Hi,
I have to combine a historical dataset which is static copy (no data refresh on the table) of some historical data with new data source (same schema) which will be live data and will keep on refreshing every hour.
Any ideas on how to proceed?
Hi,
I have to combine a historical dataset which is static copy (no data refresh on the table) of some historical data with new data source (same schema) which will be live data and will keep on refreshing every hour.
Any ideas on how to proceed?
I would start simple, and just union the two datasets together and materialize that union model as a view. For downstream models, you can either materialize them as views or rebuild the downstream tables every hour, so they contain fresh data. This will probably scale better than you think, and may or may not be wasteful, resource-wise, depending on your warehouse.

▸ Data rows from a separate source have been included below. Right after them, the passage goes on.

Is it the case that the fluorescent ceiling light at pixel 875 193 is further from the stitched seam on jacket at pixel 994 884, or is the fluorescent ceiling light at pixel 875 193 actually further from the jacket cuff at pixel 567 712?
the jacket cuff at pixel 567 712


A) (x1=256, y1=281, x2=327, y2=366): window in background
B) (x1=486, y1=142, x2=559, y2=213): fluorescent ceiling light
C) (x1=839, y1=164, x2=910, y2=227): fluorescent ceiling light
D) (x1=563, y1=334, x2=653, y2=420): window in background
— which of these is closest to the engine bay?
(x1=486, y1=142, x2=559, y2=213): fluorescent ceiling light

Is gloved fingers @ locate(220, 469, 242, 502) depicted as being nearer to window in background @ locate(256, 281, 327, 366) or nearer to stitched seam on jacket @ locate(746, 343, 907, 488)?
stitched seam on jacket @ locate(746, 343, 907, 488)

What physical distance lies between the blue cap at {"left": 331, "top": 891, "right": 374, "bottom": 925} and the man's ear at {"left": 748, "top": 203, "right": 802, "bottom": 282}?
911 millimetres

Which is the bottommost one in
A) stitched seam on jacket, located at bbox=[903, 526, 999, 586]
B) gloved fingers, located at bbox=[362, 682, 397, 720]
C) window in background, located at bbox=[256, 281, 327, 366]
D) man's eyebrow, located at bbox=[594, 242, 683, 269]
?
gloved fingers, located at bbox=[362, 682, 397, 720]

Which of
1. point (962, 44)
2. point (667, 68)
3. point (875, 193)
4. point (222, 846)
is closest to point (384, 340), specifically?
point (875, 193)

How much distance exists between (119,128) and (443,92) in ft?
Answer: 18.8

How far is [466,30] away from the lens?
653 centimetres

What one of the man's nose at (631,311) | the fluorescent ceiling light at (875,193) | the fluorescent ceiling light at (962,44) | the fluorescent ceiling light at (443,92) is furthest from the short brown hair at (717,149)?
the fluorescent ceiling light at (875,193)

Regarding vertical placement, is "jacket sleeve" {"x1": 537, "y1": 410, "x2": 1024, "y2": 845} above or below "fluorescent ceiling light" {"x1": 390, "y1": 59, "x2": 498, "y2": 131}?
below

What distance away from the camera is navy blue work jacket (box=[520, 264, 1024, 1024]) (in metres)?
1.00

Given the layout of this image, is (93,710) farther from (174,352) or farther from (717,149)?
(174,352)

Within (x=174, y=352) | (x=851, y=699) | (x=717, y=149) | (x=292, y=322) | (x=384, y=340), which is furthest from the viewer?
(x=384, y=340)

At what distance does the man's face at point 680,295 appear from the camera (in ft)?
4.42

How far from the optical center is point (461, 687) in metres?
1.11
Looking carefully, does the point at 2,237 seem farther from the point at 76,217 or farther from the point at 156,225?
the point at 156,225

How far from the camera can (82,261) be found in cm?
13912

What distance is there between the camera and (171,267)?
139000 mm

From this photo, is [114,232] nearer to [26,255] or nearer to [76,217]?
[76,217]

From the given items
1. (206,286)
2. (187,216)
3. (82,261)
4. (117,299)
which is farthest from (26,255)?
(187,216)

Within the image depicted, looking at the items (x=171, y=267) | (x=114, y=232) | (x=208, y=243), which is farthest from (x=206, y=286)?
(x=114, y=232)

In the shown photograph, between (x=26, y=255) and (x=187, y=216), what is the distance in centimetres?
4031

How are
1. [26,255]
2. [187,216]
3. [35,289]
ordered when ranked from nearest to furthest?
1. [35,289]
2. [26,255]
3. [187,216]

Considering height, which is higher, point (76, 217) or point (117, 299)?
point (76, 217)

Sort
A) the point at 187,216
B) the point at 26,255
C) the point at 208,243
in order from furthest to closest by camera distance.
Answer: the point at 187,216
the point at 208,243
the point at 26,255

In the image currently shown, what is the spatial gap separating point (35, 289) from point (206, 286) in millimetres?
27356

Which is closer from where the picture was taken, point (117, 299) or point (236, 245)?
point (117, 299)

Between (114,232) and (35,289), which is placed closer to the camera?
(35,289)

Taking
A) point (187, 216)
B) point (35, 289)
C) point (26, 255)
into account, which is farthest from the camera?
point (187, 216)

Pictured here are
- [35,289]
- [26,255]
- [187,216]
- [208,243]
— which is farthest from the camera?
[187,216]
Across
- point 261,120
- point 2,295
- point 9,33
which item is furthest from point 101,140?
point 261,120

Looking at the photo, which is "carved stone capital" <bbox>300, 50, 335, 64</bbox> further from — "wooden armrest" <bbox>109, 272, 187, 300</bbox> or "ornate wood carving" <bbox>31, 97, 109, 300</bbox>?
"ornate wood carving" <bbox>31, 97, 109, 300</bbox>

A second option would be to pursue a strategy called Lambda Views. There’s an excellent discussion of that in this post: How to create near real-time models with just dbt + SQL
Thank you Ted.
This will work if both historic and new data source both have downstream models but in my case if possible, I would rather not keep historic data model running and just take a snapshot and then union with new data source. But when I try to implement this it gives error in dbt that node for historic data does not exists, which means I have to keep historic downstream model running along with new data source.
I haven’t tried Lambda view but I am guessing it will also require both models running downstream.